本発明の高分子化合物としては、タングステン酸類と、リン酸と、過酸化水素と、4級アンモニウム塩とから調製されるオレフィンの酸化触媒、またはタングステン化合物と、4級アンモニウム塩とから調製されるオレフィンの酸化触媒を不均一化できるものであれば特に制限はないが、例えば、ポリイミド類、アクリルアミド類、メタクリルアミド類、ポリアミド類、ポリウレタン類等が挙げられ、その数平均分子量の下限値は、通常5×10、好ましくは8×10であり、上限値は、通常2×10、例えば1×10、また好ましくは例えば3×10である。
好ましいポリイミド類としては、式(8)で表される繰り返し単位からなるポリイミド類が挙げられる。

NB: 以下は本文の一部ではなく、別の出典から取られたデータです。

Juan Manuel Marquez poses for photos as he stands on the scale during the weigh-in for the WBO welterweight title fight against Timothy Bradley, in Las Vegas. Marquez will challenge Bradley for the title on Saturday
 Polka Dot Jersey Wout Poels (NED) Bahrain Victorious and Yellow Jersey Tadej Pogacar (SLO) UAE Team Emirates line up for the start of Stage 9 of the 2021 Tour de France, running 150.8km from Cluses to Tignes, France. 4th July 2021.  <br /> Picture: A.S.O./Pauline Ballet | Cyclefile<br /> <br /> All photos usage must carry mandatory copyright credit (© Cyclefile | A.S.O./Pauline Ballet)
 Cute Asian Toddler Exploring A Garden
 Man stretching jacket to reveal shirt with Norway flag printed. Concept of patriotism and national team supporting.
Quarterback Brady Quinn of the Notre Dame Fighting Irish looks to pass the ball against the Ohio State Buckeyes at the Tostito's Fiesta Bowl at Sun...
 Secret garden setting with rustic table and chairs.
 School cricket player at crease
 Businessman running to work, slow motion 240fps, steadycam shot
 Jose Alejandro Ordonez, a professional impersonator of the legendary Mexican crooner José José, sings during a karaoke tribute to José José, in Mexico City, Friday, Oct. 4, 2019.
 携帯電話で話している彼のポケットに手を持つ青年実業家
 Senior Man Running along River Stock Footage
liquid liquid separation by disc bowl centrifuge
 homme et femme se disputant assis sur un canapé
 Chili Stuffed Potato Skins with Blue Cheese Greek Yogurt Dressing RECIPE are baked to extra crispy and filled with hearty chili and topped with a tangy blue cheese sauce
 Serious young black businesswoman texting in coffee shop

本発明のタングステン化合物としては、12−タングストリン酸、12−タングストリン酸のナトリウム塩、12−タングストリン酸のカリウム塩、12−タングストリン酸のアンモニウム塩等が挙げられ、12−タングストリン酸が好ましい。
尚、12−タングストリン酸の塩は、12−タングストリン酸から容易に製造することができる。
本発明のタングステン酸類としては、タングステン酸、タングステン酸のナトリウム塩、タングステン酸のカリウム塩、タングステン酸のアンモニウム塩等が挙げられ、タングステン酸が好ましい。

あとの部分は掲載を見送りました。